# [Aim of the exercise]
From the line containing "Is point (236, 180)" down to the last line, set down each line exactly as it is, and nothing more. Leave the pictures out.

# [Listed entries]

--- BEGIN ---

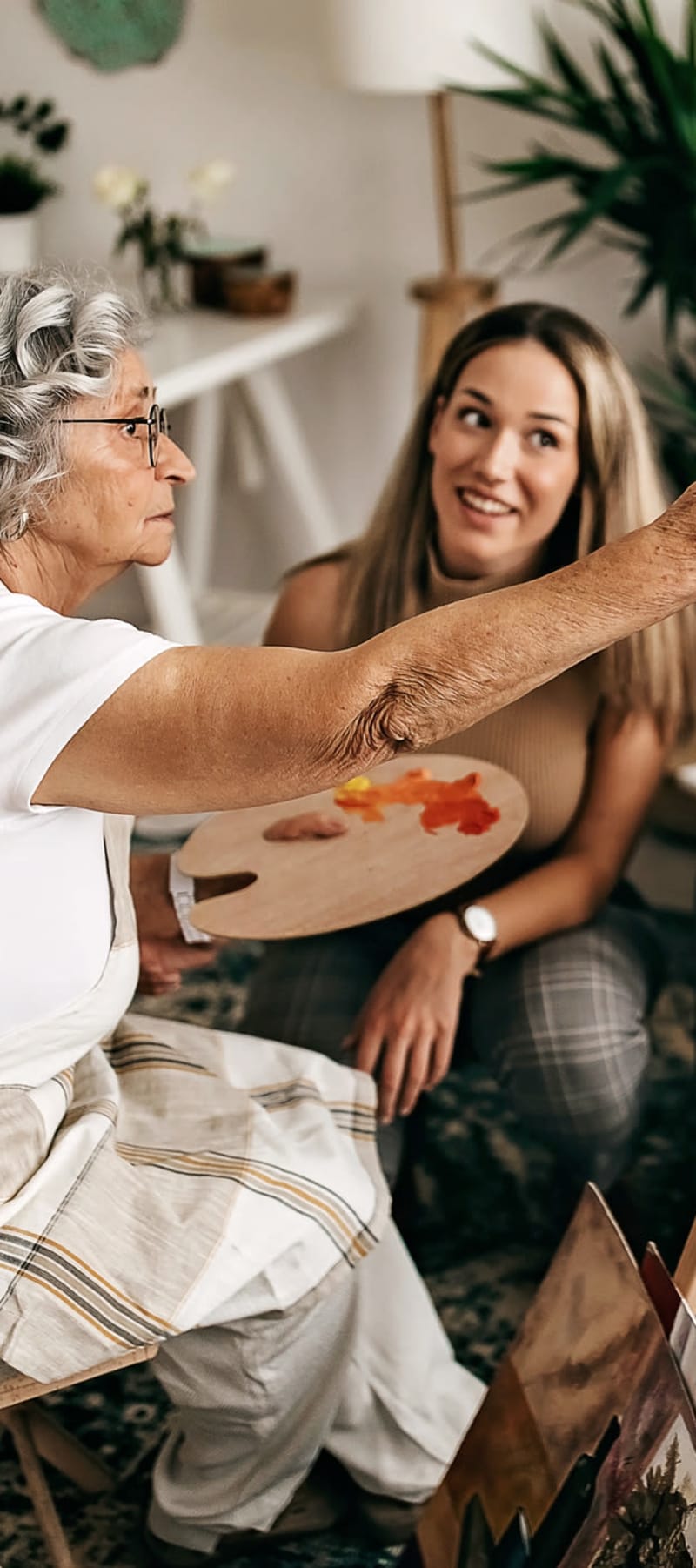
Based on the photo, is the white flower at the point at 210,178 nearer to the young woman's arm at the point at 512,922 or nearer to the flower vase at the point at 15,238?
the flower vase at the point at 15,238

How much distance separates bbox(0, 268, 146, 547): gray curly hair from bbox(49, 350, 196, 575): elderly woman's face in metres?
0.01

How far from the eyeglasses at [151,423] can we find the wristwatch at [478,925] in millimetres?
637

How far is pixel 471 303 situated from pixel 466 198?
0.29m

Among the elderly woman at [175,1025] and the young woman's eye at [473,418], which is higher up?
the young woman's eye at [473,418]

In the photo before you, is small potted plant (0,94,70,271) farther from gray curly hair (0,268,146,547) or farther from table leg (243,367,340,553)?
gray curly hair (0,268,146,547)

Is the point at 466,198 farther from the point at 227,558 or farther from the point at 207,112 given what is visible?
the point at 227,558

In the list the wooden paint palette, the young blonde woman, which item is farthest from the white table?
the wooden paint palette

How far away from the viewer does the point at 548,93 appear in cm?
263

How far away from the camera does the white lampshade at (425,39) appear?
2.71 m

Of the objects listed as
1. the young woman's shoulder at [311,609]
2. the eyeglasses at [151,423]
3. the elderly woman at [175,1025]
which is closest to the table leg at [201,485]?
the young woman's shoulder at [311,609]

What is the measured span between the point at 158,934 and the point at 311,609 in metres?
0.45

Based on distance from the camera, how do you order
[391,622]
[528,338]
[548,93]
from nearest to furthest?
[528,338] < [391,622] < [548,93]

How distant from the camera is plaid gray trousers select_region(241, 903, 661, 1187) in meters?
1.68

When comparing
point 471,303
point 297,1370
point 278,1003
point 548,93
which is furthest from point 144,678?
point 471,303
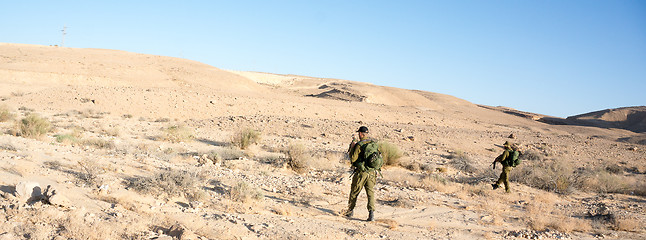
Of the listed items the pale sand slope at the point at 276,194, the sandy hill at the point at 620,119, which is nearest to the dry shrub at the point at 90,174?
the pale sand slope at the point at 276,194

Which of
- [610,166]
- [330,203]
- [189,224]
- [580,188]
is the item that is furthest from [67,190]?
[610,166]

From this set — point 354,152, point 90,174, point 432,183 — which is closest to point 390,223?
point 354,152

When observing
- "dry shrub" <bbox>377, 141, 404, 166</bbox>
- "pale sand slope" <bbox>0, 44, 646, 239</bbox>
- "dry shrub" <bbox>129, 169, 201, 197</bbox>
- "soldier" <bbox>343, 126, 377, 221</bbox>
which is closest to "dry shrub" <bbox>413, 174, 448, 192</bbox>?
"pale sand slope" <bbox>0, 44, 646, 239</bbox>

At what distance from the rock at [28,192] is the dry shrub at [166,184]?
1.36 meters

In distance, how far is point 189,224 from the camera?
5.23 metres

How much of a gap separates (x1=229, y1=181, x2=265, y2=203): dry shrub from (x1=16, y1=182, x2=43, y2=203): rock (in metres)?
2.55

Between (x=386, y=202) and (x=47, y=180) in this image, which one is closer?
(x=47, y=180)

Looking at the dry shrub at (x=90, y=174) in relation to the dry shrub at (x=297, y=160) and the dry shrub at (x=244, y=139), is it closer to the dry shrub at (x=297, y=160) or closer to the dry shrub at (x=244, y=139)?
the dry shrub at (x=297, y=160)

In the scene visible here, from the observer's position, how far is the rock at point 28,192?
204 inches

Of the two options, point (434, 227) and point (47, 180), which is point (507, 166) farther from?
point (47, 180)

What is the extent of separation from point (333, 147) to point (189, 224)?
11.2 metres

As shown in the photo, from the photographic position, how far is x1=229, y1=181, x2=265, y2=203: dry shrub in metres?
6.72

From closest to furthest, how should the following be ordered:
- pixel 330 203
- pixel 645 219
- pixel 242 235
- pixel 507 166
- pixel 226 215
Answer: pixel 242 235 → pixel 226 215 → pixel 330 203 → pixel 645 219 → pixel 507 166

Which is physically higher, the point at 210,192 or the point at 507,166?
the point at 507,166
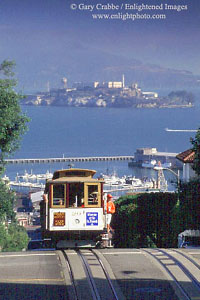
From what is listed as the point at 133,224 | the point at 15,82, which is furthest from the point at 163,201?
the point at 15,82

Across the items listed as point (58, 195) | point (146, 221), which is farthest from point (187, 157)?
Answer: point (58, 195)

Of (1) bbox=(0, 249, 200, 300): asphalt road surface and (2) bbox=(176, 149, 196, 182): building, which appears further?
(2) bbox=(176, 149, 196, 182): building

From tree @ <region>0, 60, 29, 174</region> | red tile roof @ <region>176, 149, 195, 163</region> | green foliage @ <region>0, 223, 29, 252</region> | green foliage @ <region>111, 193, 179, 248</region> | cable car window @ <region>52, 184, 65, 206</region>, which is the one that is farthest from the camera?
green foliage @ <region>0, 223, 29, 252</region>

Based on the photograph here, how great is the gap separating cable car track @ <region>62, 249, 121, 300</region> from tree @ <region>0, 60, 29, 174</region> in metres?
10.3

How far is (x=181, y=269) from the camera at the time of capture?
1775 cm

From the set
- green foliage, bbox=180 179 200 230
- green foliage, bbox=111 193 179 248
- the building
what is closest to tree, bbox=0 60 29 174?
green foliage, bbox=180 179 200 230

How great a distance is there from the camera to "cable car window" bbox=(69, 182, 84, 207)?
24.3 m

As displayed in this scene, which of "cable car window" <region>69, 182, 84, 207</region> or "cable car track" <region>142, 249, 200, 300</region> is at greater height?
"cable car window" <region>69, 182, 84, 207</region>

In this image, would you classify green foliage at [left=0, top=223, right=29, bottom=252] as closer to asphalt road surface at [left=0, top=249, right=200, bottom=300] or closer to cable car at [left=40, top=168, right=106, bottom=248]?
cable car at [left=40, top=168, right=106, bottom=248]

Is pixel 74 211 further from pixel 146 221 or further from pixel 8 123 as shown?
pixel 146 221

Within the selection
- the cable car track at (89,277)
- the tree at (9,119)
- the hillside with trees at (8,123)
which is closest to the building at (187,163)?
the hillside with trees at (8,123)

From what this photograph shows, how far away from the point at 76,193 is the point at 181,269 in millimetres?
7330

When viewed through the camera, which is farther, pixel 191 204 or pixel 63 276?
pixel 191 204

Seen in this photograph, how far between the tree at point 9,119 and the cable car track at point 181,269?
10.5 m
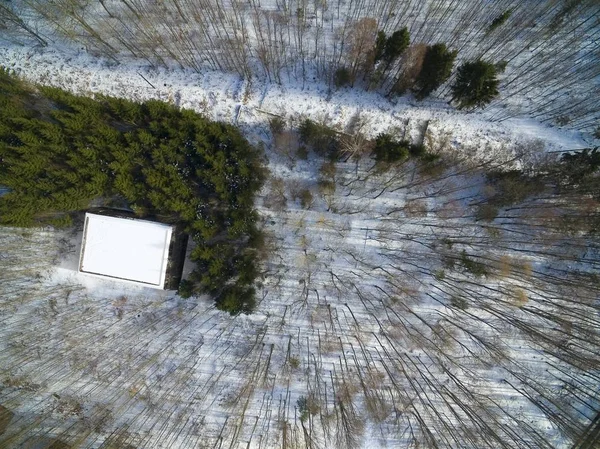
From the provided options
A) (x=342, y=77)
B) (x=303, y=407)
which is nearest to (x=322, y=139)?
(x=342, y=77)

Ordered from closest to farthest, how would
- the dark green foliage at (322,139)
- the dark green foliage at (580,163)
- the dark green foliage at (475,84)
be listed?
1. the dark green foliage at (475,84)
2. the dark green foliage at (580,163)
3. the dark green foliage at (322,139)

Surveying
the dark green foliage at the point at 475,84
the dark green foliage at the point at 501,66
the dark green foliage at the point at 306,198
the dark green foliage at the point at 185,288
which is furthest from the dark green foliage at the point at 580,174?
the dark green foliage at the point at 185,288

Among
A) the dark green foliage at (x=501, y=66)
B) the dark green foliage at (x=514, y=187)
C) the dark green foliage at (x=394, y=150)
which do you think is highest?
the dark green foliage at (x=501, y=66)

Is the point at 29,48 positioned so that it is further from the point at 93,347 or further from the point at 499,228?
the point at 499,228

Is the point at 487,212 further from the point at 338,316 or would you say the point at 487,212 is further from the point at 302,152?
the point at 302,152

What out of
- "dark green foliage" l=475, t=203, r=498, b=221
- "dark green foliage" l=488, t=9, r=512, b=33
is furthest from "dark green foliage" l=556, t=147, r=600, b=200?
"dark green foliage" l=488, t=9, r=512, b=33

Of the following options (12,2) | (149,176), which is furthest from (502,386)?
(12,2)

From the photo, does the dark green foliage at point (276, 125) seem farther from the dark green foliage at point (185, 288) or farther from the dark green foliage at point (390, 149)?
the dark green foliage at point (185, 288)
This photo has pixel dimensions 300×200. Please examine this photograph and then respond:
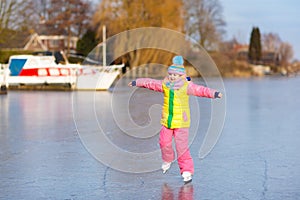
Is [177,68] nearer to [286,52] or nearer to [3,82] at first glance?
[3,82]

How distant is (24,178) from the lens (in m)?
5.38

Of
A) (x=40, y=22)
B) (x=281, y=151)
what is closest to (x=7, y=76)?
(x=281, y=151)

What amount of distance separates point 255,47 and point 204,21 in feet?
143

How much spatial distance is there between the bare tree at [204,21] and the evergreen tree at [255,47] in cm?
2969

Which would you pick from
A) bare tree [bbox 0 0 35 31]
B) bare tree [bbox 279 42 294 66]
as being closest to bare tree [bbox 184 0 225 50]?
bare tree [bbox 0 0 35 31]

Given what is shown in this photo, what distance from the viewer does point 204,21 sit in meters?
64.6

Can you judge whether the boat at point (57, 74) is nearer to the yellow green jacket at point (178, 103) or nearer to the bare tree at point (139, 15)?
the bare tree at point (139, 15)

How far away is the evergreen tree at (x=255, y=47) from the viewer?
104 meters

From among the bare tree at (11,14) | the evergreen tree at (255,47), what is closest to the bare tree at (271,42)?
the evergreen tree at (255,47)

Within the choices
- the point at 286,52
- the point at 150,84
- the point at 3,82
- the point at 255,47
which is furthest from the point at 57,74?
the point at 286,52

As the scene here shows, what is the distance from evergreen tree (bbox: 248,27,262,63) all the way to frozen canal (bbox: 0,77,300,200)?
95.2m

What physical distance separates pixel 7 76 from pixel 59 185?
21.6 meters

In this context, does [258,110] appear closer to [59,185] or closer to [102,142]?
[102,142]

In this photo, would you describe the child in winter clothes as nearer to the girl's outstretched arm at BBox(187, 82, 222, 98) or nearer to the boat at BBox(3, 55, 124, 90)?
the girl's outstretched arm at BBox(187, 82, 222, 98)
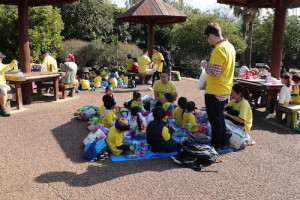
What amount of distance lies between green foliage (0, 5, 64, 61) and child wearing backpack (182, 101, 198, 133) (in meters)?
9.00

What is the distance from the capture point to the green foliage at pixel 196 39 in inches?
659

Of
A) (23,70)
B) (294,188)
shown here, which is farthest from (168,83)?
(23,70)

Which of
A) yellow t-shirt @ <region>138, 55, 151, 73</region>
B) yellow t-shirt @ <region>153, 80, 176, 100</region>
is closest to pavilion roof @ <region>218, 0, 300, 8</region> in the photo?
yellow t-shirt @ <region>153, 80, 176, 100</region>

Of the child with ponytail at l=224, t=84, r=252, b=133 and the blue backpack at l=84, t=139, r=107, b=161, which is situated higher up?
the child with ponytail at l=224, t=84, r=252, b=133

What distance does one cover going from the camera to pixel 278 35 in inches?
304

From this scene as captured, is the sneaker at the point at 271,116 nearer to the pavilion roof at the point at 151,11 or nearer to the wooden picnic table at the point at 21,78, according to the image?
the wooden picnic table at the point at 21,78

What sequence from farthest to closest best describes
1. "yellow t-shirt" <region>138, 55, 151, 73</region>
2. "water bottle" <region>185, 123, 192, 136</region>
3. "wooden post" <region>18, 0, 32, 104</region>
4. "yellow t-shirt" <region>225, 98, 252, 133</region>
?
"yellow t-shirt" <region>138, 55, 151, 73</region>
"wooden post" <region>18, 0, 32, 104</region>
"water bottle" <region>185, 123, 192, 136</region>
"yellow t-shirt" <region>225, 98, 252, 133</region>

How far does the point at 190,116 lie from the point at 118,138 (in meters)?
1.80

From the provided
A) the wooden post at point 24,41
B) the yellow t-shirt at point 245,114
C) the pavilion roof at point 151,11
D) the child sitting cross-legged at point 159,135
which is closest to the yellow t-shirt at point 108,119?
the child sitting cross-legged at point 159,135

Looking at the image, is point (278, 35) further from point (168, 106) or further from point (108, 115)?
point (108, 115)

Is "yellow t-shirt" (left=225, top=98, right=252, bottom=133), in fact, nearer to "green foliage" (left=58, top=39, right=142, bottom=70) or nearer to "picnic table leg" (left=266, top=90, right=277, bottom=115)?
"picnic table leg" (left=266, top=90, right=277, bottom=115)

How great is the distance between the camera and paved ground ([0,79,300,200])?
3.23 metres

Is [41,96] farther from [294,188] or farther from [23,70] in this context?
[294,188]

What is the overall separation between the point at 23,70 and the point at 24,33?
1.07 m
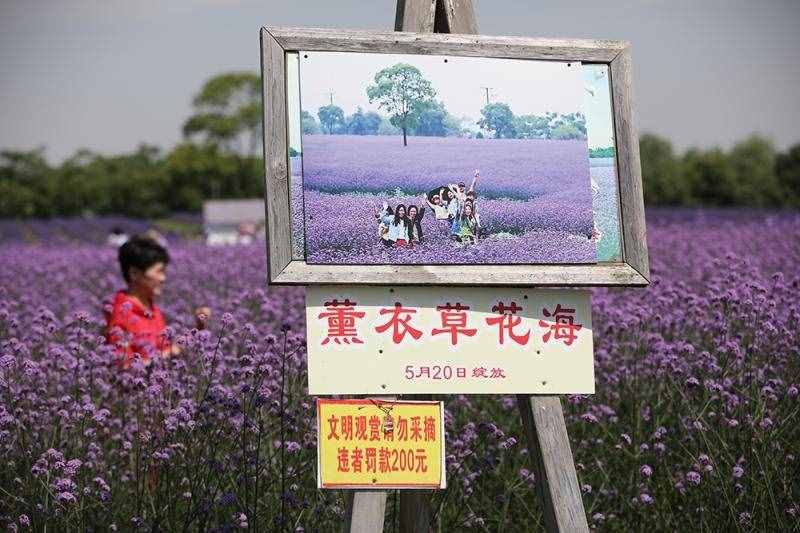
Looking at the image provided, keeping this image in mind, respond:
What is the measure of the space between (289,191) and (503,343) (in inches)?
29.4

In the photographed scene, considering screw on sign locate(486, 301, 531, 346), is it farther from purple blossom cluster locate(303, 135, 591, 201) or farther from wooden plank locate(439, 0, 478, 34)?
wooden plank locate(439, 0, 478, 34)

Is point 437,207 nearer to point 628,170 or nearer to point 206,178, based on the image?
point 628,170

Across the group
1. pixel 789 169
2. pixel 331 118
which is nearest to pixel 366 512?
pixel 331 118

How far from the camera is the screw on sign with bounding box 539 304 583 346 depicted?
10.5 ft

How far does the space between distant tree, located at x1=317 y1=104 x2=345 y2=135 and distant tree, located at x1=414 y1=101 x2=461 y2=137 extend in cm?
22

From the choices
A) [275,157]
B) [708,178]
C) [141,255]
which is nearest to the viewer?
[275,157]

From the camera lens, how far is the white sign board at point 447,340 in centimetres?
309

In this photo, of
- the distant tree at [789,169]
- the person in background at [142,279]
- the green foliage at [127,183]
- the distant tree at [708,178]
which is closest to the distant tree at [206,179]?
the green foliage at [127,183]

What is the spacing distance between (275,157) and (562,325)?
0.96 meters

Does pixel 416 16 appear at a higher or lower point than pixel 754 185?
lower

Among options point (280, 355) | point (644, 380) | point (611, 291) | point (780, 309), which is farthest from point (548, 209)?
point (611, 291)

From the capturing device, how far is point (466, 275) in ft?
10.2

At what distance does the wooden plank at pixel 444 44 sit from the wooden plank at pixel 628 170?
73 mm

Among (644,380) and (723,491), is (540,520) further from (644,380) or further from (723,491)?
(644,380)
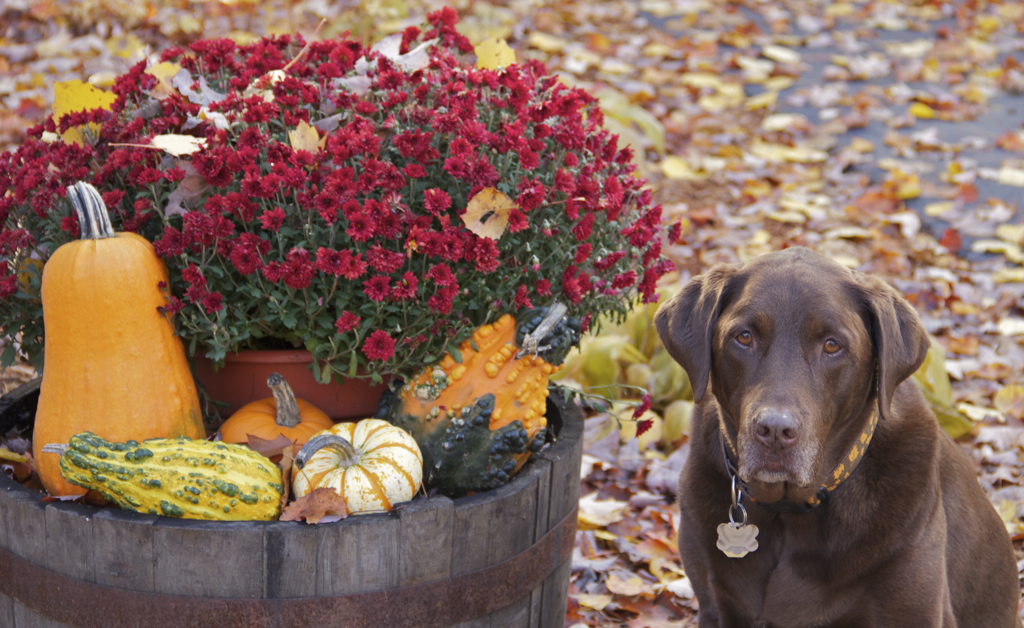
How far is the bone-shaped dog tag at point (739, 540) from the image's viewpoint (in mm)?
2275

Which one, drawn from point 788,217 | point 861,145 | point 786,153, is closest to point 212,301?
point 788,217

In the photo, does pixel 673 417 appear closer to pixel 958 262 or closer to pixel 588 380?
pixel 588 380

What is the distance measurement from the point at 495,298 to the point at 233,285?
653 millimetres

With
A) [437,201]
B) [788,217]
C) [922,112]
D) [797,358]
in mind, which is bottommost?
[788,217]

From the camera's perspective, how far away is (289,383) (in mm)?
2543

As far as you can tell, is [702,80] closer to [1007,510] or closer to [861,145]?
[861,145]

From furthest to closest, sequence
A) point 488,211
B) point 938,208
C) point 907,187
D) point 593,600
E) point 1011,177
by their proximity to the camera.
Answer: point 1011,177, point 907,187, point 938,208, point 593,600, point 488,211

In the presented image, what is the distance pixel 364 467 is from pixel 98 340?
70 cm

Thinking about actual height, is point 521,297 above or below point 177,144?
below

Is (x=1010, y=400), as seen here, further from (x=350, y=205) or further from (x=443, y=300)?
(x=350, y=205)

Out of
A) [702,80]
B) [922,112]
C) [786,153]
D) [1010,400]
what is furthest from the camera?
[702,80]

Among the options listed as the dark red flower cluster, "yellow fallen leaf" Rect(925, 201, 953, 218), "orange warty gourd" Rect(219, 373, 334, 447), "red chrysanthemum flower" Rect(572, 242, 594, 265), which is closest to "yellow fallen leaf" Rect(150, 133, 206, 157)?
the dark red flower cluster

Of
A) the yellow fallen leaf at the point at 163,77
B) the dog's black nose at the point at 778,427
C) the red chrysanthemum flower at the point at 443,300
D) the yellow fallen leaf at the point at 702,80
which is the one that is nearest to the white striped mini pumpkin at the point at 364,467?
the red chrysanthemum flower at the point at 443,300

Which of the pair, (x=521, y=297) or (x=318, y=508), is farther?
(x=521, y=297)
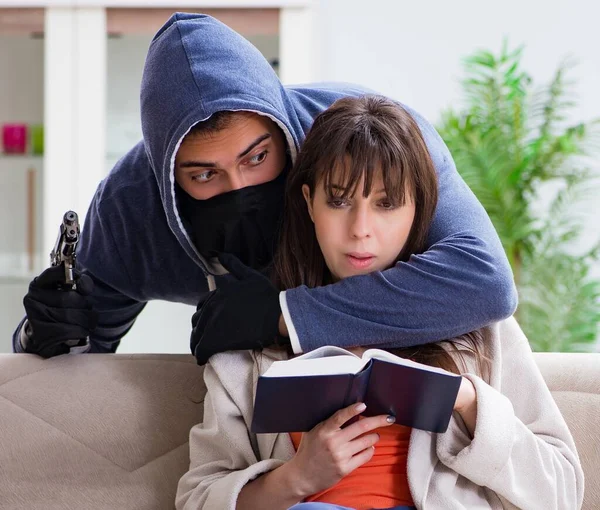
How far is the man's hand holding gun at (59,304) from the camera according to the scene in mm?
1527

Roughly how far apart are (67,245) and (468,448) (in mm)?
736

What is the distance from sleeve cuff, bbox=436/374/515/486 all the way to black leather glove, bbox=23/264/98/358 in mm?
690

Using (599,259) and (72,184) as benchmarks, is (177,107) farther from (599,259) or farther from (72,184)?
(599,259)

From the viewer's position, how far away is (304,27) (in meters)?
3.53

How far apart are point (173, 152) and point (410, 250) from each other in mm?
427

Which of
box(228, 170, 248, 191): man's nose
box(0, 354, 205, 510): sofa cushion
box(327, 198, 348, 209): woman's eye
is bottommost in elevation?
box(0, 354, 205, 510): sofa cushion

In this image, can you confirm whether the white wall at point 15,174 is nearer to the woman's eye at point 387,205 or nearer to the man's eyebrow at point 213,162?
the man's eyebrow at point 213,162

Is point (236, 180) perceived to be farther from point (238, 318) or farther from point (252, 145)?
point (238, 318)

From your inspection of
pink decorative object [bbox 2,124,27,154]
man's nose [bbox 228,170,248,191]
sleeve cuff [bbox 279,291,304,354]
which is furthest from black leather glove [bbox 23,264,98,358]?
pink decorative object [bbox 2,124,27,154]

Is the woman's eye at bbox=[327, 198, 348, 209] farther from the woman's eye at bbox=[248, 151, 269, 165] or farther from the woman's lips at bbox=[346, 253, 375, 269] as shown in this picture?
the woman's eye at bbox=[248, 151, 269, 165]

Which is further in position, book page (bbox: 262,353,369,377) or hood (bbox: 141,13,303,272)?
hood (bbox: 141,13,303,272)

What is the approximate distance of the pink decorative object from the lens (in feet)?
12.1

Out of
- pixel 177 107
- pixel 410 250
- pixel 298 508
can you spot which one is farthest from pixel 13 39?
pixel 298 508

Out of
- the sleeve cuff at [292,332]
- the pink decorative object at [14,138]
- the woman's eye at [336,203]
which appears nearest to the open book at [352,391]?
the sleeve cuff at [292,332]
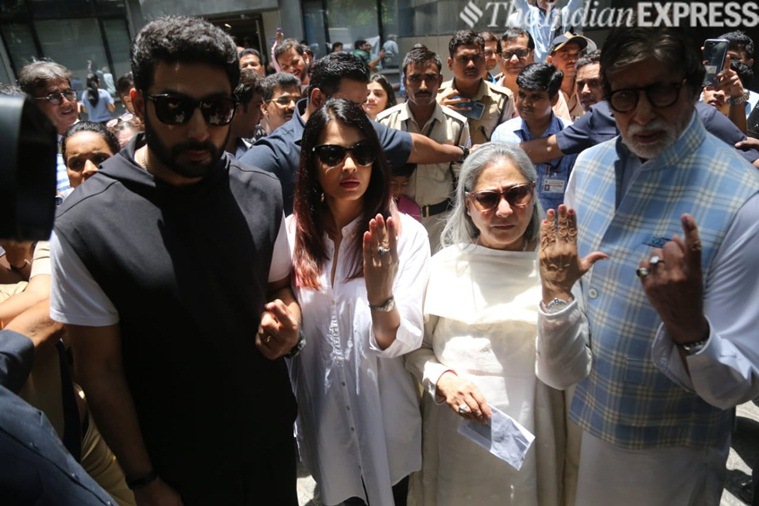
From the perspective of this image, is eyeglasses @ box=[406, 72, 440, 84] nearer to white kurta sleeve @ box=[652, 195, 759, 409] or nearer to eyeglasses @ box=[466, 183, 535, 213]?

--- END ---

# [Task response]
Is point (236, 180) perceived to be farther from point (238, 318) or farther from point (252, 145)?
point (238, 318)

From your inspection of
pink decorative object [bbox 2,124,27,154]
man's nose [bbox 228,170,248,191]
sleeve cuff [bbox 279,291,304,354]
which is furthest from black leather glove [bbox 23,264,98,358]?
pink decorative object [bbox 2,124,27,154]

Is the woman's eye at bbox=[327, 198, 348, 209] farther from the woman's eye at bbox=[248, 151, 269, 165] or farther from the woman's lips at bbox=[346, 253, 375, 269] as shown in this picture?
the woman's eye at bbox=[248, 151, 269, 165]

Which is further in position, book page (bbox: 262,353,369,377) or hood (bbox: 141,13,303,272)?
hood (bbox: 141,13,303,272)

What is the approximate distance of the pink decorative object from the lens (in feet)?
12.1

Out of
- pixel 177 107
- pixel 410 250
- pixel 298 508
can you spot which one is farthest from pixel 13 39?
pixel 298 508

Out of
- the sleeve cuff at [292,332]
- the pink decorative object at [14,138]
- the woman's eye at [336,203]
which appears nearest to the open book at [352,391]?
the sleeve cuff at [292,332]
From the perspective of this image, is eyeglasses @ box=[406, 72, 440, 84] nearer to white kurta sleeve @ box=[652, 195, 759, 409] or nearer to eyeglasses @ box=[466, 183, 535, 213]?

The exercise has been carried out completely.